**Work required**
Give every line of the listing back, exactly as written.

**Data for processing**
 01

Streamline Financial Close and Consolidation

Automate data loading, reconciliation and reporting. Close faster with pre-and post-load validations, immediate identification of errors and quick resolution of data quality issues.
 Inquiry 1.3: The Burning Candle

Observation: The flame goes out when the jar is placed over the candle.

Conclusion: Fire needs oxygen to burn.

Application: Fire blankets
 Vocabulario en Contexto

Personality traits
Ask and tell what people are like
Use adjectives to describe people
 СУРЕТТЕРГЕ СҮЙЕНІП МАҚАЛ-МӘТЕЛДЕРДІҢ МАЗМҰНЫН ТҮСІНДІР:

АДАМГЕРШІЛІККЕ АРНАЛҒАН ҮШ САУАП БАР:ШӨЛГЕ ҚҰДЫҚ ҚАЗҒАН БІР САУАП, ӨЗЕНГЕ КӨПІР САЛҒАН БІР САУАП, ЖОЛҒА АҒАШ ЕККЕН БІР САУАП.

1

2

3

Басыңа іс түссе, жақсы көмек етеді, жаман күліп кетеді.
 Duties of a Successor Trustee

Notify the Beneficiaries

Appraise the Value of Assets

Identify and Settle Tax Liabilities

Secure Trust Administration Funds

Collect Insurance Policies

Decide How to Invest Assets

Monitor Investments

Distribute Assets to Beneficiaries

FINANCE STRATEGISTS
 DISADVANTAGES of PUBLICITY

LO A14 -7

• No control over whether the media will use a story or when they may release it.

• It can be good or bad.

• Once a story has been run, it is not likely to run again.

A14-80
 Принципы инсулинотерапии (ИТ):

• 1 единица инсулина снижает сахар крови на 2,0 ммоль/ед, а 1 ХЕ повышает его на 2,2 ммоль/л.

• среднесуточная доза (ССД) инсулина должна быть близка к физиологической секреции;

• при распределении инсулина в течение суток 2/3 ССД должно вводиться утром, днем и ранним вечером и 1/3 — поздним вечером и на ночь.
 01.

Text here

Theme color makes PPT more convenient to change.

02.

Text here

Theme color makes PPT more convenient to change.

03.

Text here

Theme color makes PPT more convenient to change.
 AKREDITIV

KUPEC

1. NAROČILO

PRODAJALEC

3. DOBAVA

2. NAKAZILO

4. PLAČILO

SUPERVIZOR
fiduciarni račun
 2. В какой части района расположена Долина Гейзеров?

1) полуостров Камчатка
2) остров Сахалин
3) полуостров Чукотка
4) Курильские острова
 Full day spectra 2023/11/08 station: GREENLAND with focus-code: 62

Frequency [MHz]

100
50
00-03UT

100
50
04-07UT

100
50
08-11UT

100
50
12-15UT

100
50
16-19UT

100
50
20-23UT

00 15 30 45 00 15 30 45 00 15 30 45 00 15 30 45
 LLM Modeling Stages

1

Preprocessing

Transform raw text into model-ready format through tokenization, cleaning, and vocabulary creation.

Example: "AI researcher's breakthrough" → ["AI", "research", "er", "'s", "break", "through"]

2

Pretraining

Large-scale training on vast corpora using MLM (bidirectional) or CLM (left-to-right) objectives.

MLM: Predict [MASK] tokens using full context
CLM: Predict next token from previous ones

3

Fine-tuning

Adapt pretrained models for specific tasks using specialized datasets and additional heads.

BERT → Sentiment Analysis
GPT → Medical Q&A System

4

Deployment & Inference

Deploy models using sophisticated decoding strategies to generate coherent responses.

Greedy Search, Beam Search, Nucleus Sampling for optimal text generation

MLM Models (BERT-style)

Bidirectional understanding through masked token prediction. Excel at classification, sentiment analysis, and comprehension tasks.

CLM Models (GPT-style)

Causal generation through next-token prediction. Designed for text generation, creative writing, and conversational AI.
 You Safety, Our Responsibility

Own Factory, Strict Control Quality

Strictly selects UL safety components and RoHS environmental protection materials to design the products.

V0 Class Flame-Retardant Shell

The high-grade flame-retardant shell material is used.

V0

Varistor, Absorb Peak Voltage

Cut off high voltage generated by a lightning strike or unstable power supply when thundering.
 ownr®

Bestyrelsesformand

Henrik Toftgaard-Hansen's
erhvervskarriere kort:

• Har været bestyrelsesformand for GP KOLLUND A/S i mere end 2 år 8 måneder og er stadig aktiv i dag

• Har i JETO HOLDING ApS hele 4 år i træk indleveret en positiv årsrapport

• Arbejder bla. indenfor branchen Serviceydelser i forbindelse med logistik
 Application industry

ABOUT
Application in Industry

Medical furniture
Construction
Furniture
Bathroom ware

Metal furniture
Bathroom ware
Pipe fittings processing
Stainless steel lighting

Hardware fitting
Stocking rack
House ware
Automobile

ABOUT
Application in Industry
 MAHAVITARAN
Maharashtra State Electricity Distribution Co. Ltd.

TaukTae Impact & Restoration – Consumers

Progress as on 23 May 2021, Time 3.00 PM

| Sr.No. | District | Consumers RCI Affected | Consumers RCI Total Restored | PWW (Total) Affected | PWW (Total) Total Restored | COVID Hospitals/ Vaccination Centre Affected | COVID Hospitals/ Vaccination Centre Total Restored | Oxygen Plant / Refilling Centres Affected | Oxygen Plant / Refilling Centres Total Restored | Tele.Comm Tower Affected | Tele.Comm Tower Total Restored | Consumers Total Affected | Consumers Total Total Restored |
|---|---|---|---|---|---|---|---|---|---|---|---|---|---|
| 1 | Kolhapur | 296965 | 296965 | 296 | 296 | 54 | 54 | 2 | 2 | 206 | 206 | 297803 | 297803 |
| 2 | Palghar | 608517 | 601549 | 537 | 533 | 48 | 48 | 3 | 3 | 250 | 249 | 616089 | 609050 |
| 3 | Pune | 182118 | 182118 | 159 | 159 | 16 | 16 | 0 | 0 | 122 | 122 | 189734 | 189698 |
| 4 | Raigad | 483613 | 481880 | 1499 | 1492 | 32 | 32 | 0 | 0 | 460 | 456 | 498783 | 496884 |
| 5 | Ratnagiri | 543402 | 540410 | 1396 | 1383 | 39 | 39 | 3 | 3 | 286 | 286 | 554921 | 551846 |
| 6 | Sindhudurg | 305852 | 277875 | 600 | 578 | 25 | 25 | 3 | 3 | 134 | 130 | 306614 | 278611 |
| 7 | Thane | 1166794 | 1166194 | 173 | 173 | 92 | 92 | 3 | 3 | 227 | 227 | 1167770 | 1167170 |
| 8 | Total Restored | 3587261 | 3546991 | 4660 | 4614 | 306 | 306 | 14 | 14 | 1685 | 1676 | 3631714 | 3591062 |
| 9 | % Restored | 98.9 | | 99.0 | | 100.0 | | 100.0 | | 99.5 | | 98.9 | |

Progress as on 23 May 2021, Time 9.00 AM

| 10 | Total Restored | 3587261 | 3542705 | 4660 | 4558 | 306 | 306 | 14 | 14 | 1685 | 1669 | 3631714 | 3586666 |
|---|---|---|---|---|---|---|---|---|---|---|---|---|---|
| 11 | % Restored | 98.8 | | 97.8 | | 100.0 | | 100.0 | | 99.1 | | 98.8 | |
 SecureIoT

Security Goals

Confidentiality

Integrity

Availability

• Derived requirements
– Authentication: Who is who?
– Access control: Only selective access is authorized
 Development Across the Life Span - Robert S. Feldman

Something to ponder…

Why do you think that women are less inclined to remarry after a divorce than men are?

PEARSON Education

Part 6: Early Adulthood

**Solution to the problem**
 01

Streamline Financial Close and Consolidation

Automate data loading, reconciliation and reporting. Close faster with pre-and post-load validations, immediate identification of errors and quick resolution of data quality issues.
 Inquiry 1.3: The Burning Candle

Observation: The flame goes out when the jar is placed over the candle.

Conclusion: Fire needs oxygen to burn.

Application: Fire blankets
 Vocabulario en Contexto

Personality traits
Ask and tell what people are like
Use adjectives to describe people
 СУРЕТТЕРГЕ СҮЙЕНІП МАҚАЛ-МӘТЕЛДЕРДІҢ МАЗМҰНЫН ТҮСІНДІР:

АДАМГЕРШІЛІККЕ АРНАЛҒАН ҮШ САУАП БАР:ШӨЛГЕ ҚҰДЫҚ ҚАЗҒАН БІР САУАП, ӨЗЕНГЕ КӨПІР САЛҒАН БІР САУАП, ЖОЛҒА АҒАШ ЕККЕН БІР САУАП.

1

2

3

Басыңа іс түссе, жақсы көмек етеді, жаман күліп кетеді.
 Duties of a Successor Trustee

Notify the Beneficiaries

Appraise the Value of Assets

Identify and Settle Tax Liabilities

Secure Trust Administration Funds

Collect Insurance Policies

Decide How to Invest Assets

Monitor Investments

Distribute Assets to Beneficiaries

FINANCE STRATEGISTS
 DISADVANTAGES of PUBLICITY

LO A14 -7

• No control over whether the media will use a story or when they may release it.

• It can be good or bad.

• Once a story has been run, it is not likely to run again.

A14-80
 Принципы инсулинотерапии (ИТ):

• 1 единица инсулина снижает сахар крови на 2,0 ммоль/ед, а 1 ХЕ повышает его на 2,2 ммоль/л.

• среднесуточная доза (ССД) инсулина должна быть близка к физиологической секреции;

• при распределении инсулина в течение суток 2/3 ССД должно вводиться утром, днем и ранним вечером и 1/3 — поздним вечером и на ночь.
 01.

Text here

Theme color makes PPT more convenient to change.

02.

Text here

Theme color makes PPT more convenient to change.

03.

Text here

Theme color makes PPT more convenient to change.
 AKREDITIV

KUPEC

1. NAROČILO

PRODAJALEC

3. DOBAVA

2. NAKAZILO

4. PLAČILO

SUPERVIZOR
fiduciarni račun
 2. В какой части района расположена Долина Гейзеров?

1) полуостров Камчатка
2) остров Сахалин
3) полуостров Чукотка
4) Курильские острова
 Full day spectra 2023/11/08 station: GREENLAND with focus-code: 62

Frequency [MHz]

100
50
00-03UT

100
50
04-07UT

100
50
08-11UT

100
50
12-15UT

100
50
16-19UT

100
50
20-23UT

00 15 30 45 00 15 30 45 00 15 30 45 00 15 30 45
 LLM Modeling Stages

1

Preprocessing

Transform raw text into model-ready format through tokenization, cleaning, and vocabulary creation.

Example: "AI researcher's breakthrough" → ["AI", "research", "er", "'s", "break", "through"]

2

Pretraining

Large-scale training on vast corpora using MLM (bidirectional) or CLM (left-to-right) objectives.

MLM: Predict [MASK] tokens using full context
CLM: Predict next token from previous ones

3

Fine-tuning

Adapt pretrained models for specific tasks using specialized datasets and additional heads.

BERT → Sentiment Analysis
GPT → Medical Q&A System

4

Deployment & Inference

Deploy models using sophisticated decoding strategies to generate coherent responses.

Greedy Search, Beam Search, Nucleus Sampling for optimal text generation

MLM Models (BERT-style)

Bidirectional understanding through masked token prediction. Excel at classification, sentiment analysis, and comprehension tasks.

CLM Models (GPT-style)

Causal generation through next-token prediction. Designed for text generation, creative writing, and conversational AI.
 You Safety, Our Responsibility

Own Factory, Strict Control Quality

Strictly selects UL safety components and RoHS environmental protection materials to design the products.

V0 Class Flame-Retardant Shell

The high-grade flame-retardant shell material is used.

V0

Varistor, Absorb Peak Voltage

Cut off high voltage generated by a lightning strike or unstable power supply when thundering.
 ownr®

Bestyrelsesformand

Henrik Toftgaard-Hansen's
erhvervskarriere kort:

• Har været bestyrelsesformand for GP KOLLUND A/S i mere end 2 år 8 måneder og er stadig aktiv i dag

• Har i JETO HOLDING ApS hele 4 år i træk indleveret en positiv årsrapport

• Arbejder bla. indenfor branchen Serviceydelser i forbindelse med logistik
 Application industry

ABOUT
Application in Industry

Medical furniture
Construction
Furniture
Bathroom ware

Metal furniture
Bathroom ware
Pipe fittings processing
Stainless steel lighting

Hardware fitting
Stocking rack
House ware
Automobile

ABOUT
Application in Industry
 MAHAVITARAN
Maharashtra State Electricity Distribution Co. Ltd.

TaukTae Impact & Restoration – Consumers

Progress as on 23 May 2021, Time 3.00 PM

| Sr.No. | District | Consumers RCI Affected | Consumers RCI Total Restored | PWW (Total) Affected | PWW (Total) Total Restored | COVID Hospitals/ Vaccination Centre Affected | COVID Hospitals/ Vaccination Centre Total Restored | Oxygen Plant / Refilling Centres Affected | Oxygen Plant / Refilling Centres Total Restored | Tele.Comm Tower Affected | Tele.Comm Tower Total Restored | Consumers Total Affected | Consumers Total Total Restored |
|---|---|---|---|---|---|---|---|---|---|---|---|---|---|
| 1 | Kolhapur | 296965 | 296965 | 296 | 296 | 54 | 54 | 2 | 2 | 206 | 206 | 297803 | 297803 |
| 2 | Palghar | 608517 | 601549 | 537 | 533 | 48 | 48 | 3 | 3 | 250 | 249 | 616089 | 609050 |
| 3 | Pune | 182118 | 182118 | 159 | 159 | 16 | 16 | 0 | 0 | 122 | 122 | 189734 | 189698 |
| 4 | Raigad | 483613 | 481880 | 1499 | 1492 | 32 | 32 | 0 | 0 | 460 | 456 | 498783 | 496884 |
| 5 | Ratnagiri | 543402 | 540410 | 1396 | 1383 | 39 | 39 | 3 | 3 | 286 | 286 | 554921 | 551846 |
| 6 | Sindhudurg | 305852 | 277875 | 600 | 578 | 25 | 25 | 3 | 3 | 134 | 130 | 306614 | 278611 |
| 7 | Thane | 1166794 | 1166194 | 173 | 173 | 92 | 92 | 3 | 3 | 227 | 227 | 1167770 | 1167170 |
| 8 | Total Restored | 3587261 | 3546991 | 4660 | 4614 | 306 | 306 | 14 | 14 | 1685 | 1676 | 3631714 | 3591062 |
| 9 | % Restored | 98.9 | | 99.0 | | 100.0 | | 100.0 | | 99.5 | | 98.9 | |

Progress as on 23 May 2021, Time 9.00 AM

| 10 | Total Restored | 3587261 | 3542705 | 4660 | 4558 | 306 | 306 | 14 | 14 | 1685 | 1669 | 3631714 | 3586666 |
|---|---|---|---|---|---|---|---|---|---|---|---|---|---|
| 11 | % Restored | 98.8 | | 97.8 | | 100.0 | | 100.0 | | 99.1 | | 98.8 | |
 SecureIoT

Security Goals

Confidentiality

Integrity

Availability

• Derived requirements
– Authentication: Who is who?
– Access control: Only selective access is authorized
 Development Across the Life Span - Robert S. Feldman

Something to ponder…

Why do you think that women are less inclined to remarry after a divorce than men are?

PEARSON Education

Part 6: Early Adulthood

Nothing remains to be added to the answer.